Factor Theorem. For any Polish absolute neighborhood retract $X$ (= neighborhood retract of $\mathbb R^\omega$) the product $X\times\mathbb R^\omega$ is an $\ell_2$-manifold.
Classification Theorem. Two $\ell_2$-manifolds are homeomorphic if and only if they are homotopy equivalent.
So, the reasonable space in your question should read as a Polish absolute neighborhood retract. By the way, this class of spaces includes all (countable locally) finite simplicial complexes, mentioned in the answer of Igor Rivin.
Remark on possible generalizations. Chapter IX of the book of Bessaga and Pelczynski contains generalizations of the above two theorems to manifolds modeled on normed spaces $E$, which are homeomorphic to $E^\omega$ or $E^{\omega}_0:=\{(x_n)_{n\in\omega}\in E^\omega:\exists n\in\omega\;\forall k\ge n\;(x_k=0)\}$.

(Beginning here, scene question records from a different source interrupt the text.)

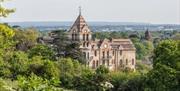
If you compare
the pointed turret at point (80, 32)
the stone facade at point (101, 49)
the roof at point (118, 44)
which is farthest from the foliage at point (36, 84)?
the roof at point (118, 44)

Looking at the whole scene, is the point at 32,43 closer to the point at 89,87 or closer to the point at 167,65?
the point at 89,87

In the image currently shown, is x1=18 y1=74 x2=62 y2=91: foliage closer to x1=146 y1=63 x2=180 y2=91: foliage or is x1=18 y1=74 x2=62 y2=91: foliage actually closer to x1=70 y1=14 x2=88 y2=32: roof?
x1=146 y1=63 x2=180 y2=91: foliage

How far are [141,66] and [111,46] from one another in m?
6.20

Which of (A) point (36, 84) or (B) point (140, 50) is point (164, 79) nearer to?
(A) point (36, 84)

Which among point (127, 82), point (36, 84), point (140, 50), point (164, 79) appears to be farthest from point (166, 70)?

Chapter 7 of Chigogidze's book contains generalizations of the Factor and Classification Theorems to manifolds modeled on uncountable products of lines.
Chapter 5 of Sakai's book contains generalizations of the Factor and Classification Theorems to manifolds modeled on the direct limits $\mathbb R^\infty$ and $Q^\infty$ of Euclidean spaces and Hilbert cubes, respectively.
So, typical generalizations of Factor and Classification Theorems look as follows:
Theorem. Let $E$ be a reasonable model space (usually it is an infinite-dimensional locally convex space with some additional properties).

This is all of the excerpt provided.